Postingan Prilly di platform LinkedIn langsung diserbu ribuan perusahaan yang ingin mengajak bekerja sama dengan artis kelahiran 15 Oktober 1996 itu.
Aksi Prilly mengubah akun LinkedIn menjadi Open to Work nyatanya menimbulkan pro kontra.
Wanita keturunan Ambon Sunda itu dianggap kurang sensitif dengan kondisi masyarakat saat ini yang sulit mencari pekerjaan.
Prilly pun menuai banyak kritik hingga dituding kurang berempati.
Bahkan ada tudingan Prilly Open to Work adalah sebuah gimmick lantaran akun LinkedIn sang artis kini telah lenyap atau tak bisa ditemukan.
Kini artis berusia 29 tahun tersebut mengucapkan permohonan maaf secara terbuka.

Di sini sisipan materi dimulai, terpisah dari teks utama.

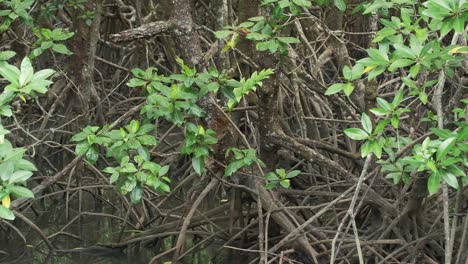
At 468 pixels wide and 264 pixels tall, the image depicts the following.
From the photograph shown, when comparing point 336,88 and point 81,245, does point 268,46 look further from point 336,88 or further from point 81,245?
point 81,245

Ia memahami kemarahan masyarakat atas aksinya.
Baca juga: Nama Prilly Latuconsina Trending di Media Sosial, Denny Sumargo Heran: Kenapa Kok Ramai?
"Aku paham situasi ini memunculkan banyak reaksi dan emosi. Aku juga mengerti kenapa sebagian dari kalian merasa marah, kecewa, atau enggak nyaman. Untuk itu aku ingin menyampaikan klarifikasi ini dengan itikad baik sebagai tanggungjawabku berkomunikasi," buka Prilly dikutip dalam unggahan Instagram @prillylatuconsina96 pada Selasa (3/2/2026).

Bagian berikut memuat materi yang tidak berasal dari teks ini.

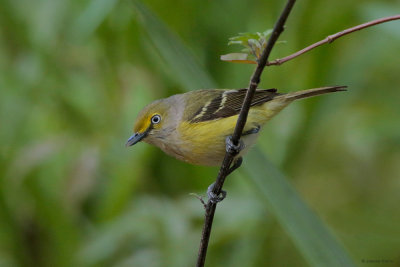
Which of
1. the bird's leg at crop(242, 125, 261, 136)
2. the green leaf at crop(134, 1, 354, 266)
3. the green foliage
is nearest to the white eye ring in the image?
the green leaf at crop(134, 1, 354, 266)

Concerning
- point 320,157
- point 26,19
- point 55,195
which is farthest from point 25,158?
point 320,157

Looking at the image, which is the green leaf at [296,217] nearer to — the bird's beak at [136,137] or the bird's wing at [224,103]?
the bird's wing at [224,103]

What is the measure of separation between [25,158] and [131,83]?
2.65ft

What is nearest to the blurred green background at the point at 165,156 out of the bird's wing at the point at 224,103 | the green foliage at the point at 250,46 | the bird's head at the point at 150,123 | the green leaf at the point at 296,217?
the bird's wing at the point at 224,103

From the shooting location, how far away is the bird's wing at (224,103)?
2439 mm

Ia lantas mengucapkan permintaan tulus telah menimbulkan kesalahpahaman publik.
Prilly mengaku tak pernah dengan sengaja untuk tidak berempati pada masyarakat.
"Pertama-tama aku minta maaf dengan tulus, kalau apa yang terjadi menimbulkan rasa nggak nyaman atau kesalahpahaman. Ini sama sekali bukan hal yang ingin aku ciptakan, aku ingin menegaskan bahwa sejak awal aku tidak pernah berniat untuk tidak bersikap sensitif apalagi tidak empati terhadap situasi yang sedang dihadapi orang-orang saat ini."
"Aku sadar, posisiku dan pengalaman hidupku tidak sama dengan semua orang dan aku mengerti hal ini bisa terasa menyakitkan bagi sebagian pihak," jelasnya.
Prilly pun tak berniat mengambil kesempatan orang lain setelah mengaktifkan Open to Work di LinkedIn.